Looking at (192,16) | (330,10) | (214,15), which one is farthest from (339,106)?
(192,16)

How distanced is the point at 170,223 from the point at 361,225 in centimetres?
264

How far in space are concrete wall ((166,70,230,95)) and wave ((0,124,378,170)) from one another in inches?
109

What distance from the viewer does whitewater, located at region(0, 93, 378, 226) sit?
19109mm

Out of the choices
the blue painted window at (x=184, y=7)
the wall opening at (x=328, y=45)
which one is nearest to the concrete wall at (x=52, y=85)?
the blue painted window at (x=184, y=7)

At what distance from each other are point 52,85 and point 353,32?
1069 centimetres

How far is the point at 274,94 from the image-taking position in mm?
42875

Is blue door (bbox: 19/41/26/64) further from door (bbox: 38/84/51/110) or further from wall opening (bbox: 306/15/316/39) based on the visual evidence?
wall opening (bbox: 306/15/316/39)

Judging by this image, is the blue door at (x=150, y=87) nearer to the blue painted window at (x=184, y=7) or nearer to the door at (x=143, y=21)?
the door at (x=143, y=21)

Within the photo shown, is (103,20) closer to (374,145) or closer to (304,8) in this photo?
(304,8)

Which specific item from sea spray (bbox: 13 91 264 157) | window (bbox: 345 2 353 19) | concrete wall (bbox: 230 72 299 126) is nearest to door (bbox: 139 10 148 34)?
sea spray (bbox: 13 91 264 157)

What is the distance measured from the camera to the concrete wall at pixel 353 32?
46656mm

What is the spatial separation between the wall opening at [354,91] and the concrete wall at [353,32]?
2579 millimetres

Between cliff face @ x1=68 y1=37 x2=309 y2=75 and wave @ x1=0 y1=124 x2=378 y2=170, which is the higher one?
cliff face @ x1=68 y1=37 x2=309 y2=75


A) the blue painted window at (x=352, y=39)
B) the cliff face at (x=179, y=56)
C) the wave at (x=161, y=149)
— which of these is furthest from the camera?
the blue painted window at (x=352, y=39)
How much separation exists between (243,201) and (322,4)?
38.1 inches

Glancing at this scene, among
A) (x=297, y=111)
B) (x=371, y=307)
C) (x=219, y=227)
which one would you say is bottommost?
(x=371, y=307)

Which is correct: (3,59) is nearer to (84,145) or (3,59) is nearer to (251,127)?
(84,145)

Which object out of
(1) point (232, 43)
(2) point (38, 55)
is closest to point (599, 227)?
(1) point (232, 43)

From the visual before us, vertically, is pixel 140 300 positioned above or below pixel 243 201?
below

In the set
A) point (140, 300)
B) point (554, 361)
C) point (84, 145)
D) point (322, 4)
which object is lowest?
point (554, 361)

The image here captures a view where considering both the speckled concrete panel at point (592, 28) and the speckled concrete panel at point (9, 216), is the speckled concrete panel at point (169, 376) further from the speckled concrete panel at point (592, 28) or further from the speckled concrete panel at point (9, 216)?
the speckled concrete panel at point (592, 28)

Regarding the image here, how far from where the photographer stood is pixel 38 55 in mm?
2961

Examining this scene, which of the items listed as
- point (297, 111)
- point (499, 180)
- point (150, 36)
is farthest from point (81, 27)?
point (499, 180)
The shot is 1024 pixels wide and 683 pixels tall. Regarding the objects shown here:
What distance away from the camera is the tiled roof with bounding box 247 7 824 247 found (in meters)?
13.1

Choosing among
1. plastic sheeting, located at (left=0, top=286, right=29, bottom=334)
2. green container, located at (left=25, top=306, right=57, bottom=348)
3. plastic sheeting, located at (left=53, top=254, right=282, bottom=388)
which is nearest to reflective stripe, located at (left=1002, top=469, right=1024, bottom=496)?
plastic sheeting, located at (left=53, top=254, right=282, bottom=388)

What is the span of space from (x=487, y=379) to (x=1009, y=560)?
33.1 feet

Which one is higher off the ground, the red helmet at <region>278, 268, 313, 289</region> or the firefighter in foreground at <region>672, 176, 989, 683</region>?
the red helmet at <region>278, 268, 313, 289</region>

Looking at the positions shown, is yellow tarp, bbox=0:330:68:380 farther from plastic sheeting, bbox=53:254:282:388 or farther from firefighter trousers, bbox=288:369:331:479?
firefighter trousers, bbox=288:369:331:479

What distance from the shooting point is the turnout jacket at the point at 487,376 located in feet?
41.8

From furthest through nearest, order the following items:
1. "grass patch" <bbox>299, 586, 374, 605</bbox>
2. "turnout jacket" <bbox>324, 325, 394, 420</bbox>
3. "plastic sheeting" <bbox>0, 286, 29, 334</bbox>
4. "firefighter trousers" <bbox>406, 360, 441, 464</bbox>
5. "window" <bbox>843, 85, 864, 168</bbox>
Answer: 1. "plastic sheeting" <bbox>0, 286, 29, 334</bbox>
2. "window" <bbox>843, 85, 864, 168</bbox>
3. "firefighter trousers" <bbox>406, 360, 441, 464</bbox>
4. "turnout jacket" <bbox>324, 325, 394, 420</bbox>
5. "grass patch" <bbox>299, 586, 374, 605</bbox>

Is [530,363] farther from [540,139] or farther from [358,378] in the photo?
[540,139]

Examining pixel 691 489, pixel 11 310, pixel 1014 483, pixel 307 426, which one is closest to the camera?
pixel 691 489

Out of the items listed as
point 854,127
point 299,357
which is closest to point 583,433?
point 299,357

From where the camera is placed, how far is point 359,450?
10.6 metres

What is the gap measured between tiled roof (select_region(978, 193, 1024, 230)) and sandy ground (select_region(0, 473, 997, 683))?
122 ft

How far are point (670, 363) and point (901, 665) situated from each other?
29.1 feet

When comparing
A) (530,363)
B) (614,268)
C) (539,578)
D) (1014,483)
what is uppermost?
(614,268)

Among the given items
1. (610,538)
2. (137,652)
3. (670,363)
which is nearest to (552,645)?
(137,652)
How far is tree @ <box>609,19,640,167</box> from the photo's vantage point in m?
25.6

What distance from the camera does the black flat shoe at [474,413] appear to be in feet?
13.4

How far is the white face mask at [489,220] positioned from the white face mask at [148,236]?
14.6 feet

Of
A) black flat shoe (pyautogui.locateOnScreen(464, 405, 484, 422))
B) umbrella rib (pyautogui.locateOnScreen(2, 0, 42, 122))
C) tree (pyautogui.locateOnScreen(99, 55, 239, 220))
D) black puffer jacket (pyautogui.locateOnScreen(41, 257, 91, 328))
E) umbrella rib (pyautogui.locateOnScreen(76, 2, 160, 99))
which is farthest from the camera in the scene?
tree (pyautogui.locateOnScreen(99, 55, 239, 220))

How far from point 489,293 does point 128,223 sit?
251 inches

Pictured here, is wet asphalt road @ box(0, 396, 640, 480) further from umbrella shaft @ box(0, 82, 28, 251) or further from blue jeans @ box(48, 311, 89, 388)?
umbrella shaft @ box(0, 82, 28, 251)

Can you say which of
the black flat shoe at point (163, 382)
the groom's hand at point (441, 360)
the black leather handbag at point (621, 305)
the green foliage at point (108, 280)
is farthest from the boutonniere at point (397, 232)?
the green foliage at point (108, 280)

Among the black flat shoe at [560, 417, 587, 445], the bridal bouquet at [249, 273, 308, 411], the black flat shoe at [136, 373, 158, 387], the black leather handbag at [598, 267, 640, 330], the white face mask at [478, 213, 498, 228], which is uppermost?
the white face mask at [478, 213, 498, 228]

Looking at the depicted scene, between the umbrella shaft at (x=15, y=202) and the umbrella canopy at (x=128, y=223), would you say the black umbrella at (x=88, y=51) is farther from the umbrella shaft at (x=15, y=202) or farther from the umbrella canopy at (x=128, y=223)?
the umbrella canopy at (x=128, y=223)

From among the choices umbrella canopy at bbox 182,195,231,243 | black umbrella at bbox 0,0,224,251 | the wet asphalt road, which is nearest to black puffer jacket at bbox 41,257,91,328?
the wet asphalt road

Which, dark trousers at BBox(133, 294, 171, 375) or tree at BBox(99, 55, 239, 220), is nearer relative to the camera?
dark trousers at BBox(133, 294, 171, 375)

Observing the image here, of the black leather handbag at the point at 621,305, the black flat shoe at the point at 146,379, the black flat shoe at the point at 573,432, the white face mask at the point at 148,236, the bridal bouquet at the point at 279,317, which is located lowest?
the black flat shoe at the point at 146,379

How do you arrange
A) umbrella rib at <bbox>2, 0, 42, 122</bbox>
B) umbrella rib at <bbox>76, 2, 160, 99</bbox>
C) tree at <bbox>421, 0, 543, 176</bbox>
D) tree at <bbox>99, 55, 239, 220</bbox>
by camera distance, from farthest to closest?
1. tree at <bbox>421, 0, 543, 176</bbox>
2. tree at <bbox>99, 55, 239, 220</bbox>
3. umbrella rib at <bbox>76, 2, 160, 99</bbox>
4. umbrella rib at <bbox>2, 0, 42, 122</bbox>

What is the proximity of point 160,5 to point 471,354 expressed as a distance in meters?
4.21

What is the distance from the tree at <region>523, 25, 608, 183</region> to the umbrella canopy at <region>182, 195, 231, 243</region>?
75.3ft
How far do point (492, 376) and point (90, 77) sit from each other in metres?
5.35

_____

Exercise instructions: Lay out the material as a Markdown table with the columns Row and Line. Start at the line that contains "Examining pixel 691" and go through the line that contains "10.6 metres", numbering each line and skipping blank ones.

Expected answer:
| Row | Line |
|---|---|
| 1 | Examining pixel 691 489, pixel 11 310, pixel 1014 483, pixel 307 426, which one is closest to the camera? |
| 2 | pixel 691 489 |
| 3 | Out of the items listed as |
| 4 | point 854,127 |
| 5 | point 299,357 |
| 6 | which is closest to point 583,433? |
| 7 | point 299,357 |
| 8 | From where the camera is placed, how far is point 359,450? |
| 9 | 10.6 metres |